Institute: Maine
Year Established: 2002 Start Date: 2002-03-01 End Date: 2004-02-28
Total Federal Funds: $36,257 Total Non-Federal Funds: $72,472
Principal Investigators: John Peckenham, Kevin Boyle, Jonathan Rubin
Project Summary: The energy politics of New England have provided a natural experiment on MtBE contamination and remediation of groundwater. MtBE is the gasoline oxygenate that has contaminated groundwater nationwide. EPA has proposed a ban, but federal action will likely take years. In 1998, a statewide survey in Maine determined that 16% of ground water supplies contained MtBE. Public outcry caused Maine to ban the use of reformulated gasoline in March 1999. This event set up a unique opportunity to study how a change from 12% to 2% MtBE in fuel affects the quality of water resources and the costs of spill remediation. Most importantly, we can determine how fast MtBE natural remediation occurs and thus provide information to allow other regions to react to their specific situation with the appropriate understanding of MtBE persistence and associated costs for clean up. We will examine the spatial distribution and persistence of MtBE on the town and statewide scales.
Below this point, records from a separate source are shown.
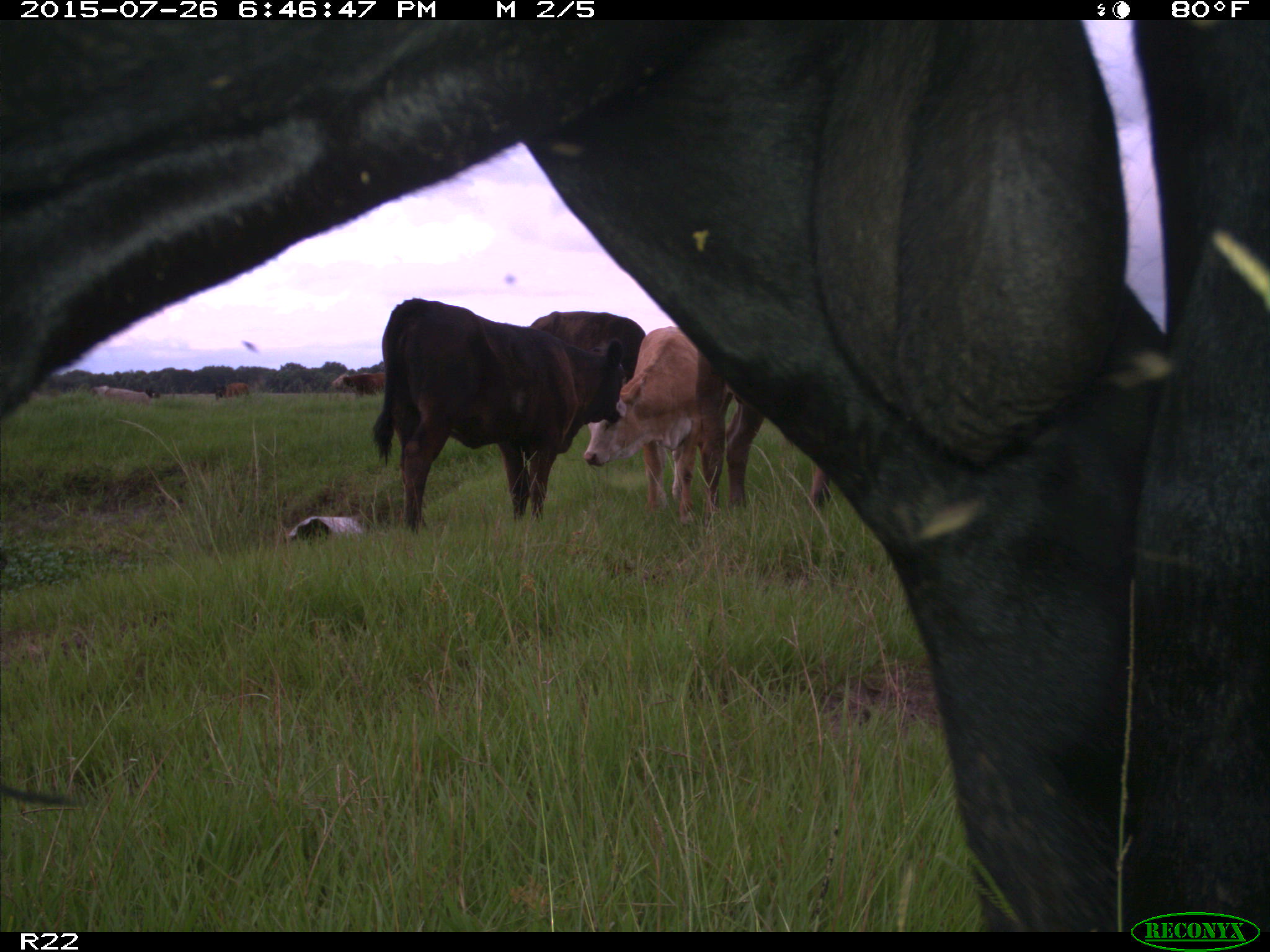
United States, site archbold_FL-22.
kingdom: Animalia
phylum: Chordata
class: Mammalia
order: Artiodactyla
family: Bovidae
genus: Bos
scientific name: Bos taurus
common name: domestic cow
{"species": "Bos taurus (domestic cow)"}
The town is Windham, Maine, a suburban town with well-documented MtBE contamination in groundwater on which this research team has focused its efforts to date. The statewide scale uses statistical sub-populations from areas with different MtBE use-histories and state records on remediation. The scaled experimental design will examine both site-specific behavior (rate of change in MtBE concentrations) and changes in spatial distributions. The economics component of this project will evaluate the costs of using and remediating MtBE to safe levels. We will evaluate the economic benefit in reduced remediation costs by switching to low, or no-MtBE fuels. Although bans on MtBE have been contemplated elsewhere, only Maine has implemented reductions. Therefore, Maine is the only region where the geohydrology and economics of this change can be tested, and then forecast for the rest of the nation. This project is a collaborative effort of: (1) University of Maine; (2) U.S. Geological Survey at the town study location (USGS-WRD-Augusta); (3) Maine Department of Environmental Protection to evaluate MtBE and other oxygenates at groundwater remediation sites and to analyze samples for other fuel oxygenates; and The slowness of the regulatory process and the documented persistence of MtBE in groundwater make this research both timely and very much needed for groundwater planning in many parts of the nation.